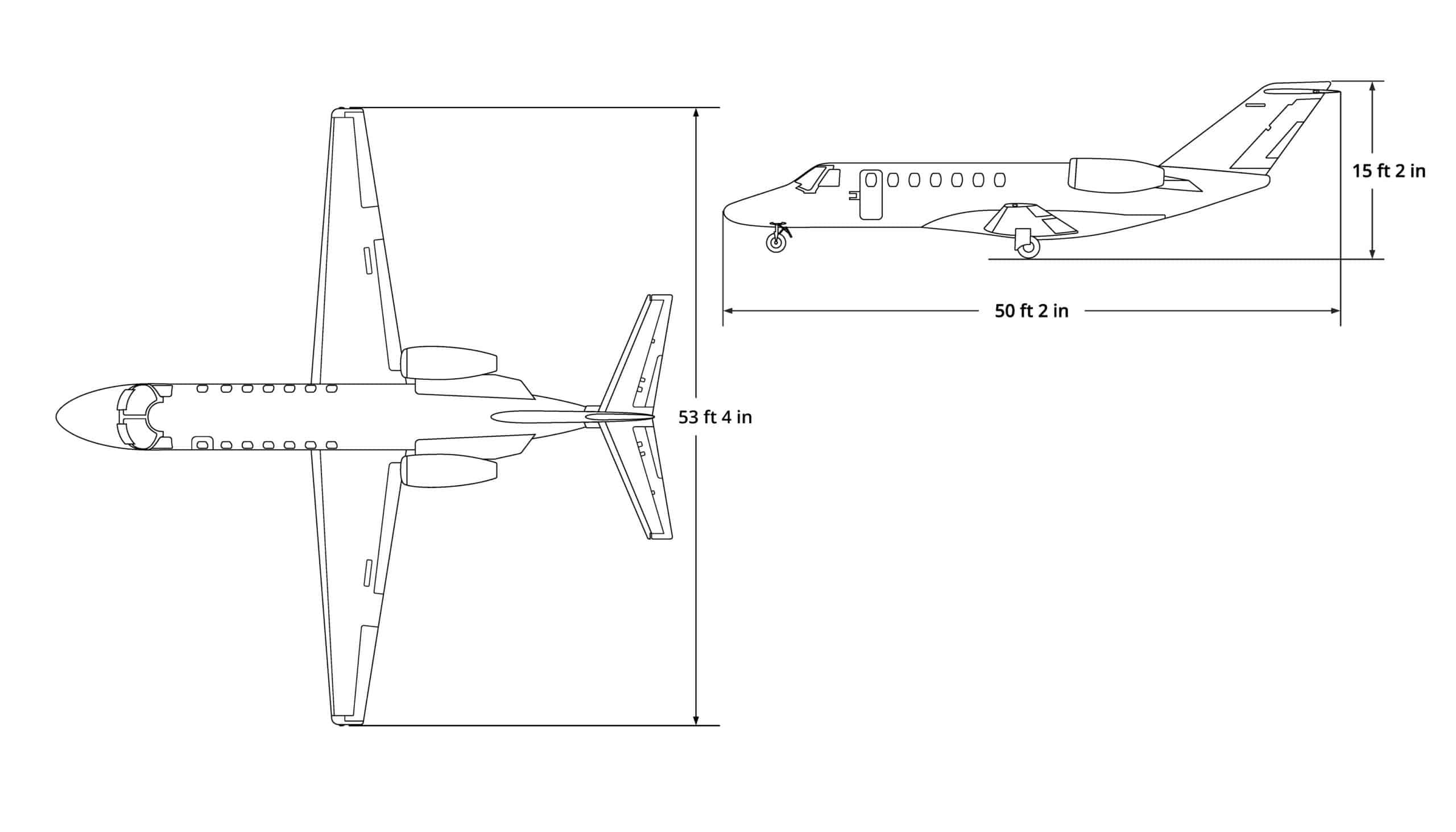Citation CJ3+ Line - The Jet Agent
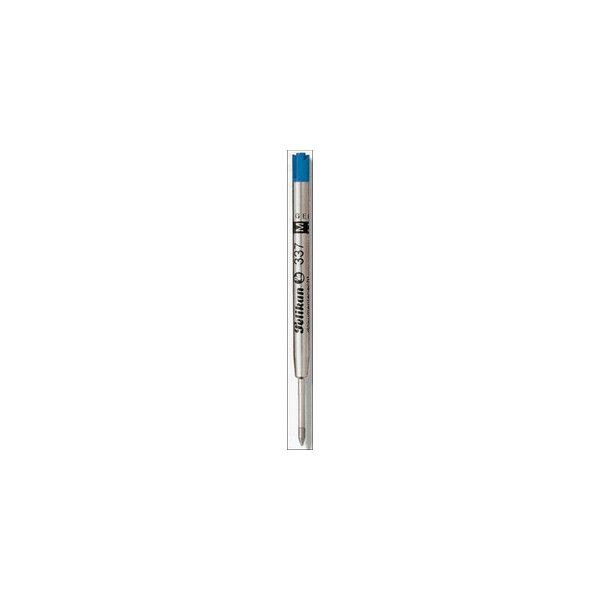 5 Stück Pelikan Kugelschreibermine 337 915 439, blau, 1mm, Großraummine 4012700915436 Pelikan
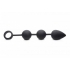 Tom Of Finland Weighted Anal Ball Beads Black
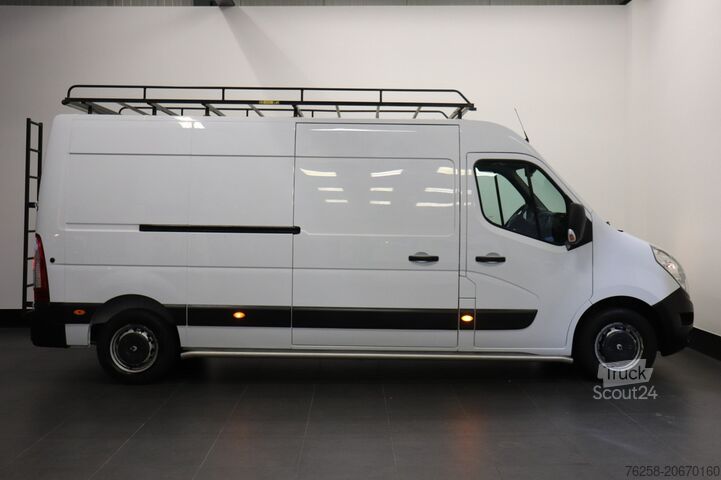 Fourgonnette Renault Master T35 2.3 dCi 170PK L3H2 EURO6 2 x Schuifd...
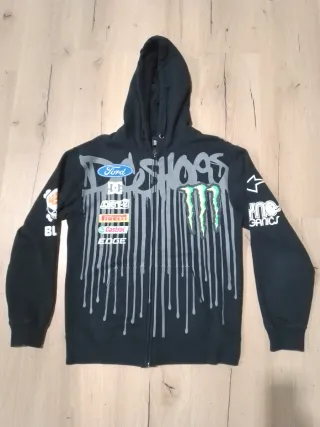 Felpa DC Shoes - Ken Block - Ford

**********

> **Task requirements**: Pull the caption text from every listing above and reproduce each line word for word, leaving out the pictures.

> **Exercise response**:
Citation CJ3+ Line - The Jet Agent
 5 Stück Pelikan Kugelschreibermine 337 915 439, blau, 1mm, Großraummine 4012700915436 Pelikan
 Tom Of Finland Weighted Anal Ball Beads Black
 Fourgonnette Renault Master T35 2.3 dCi 170PK L3H2 EURO6 2 x Schuifd...
 Felpa DC Shoes - Ken Block - Ford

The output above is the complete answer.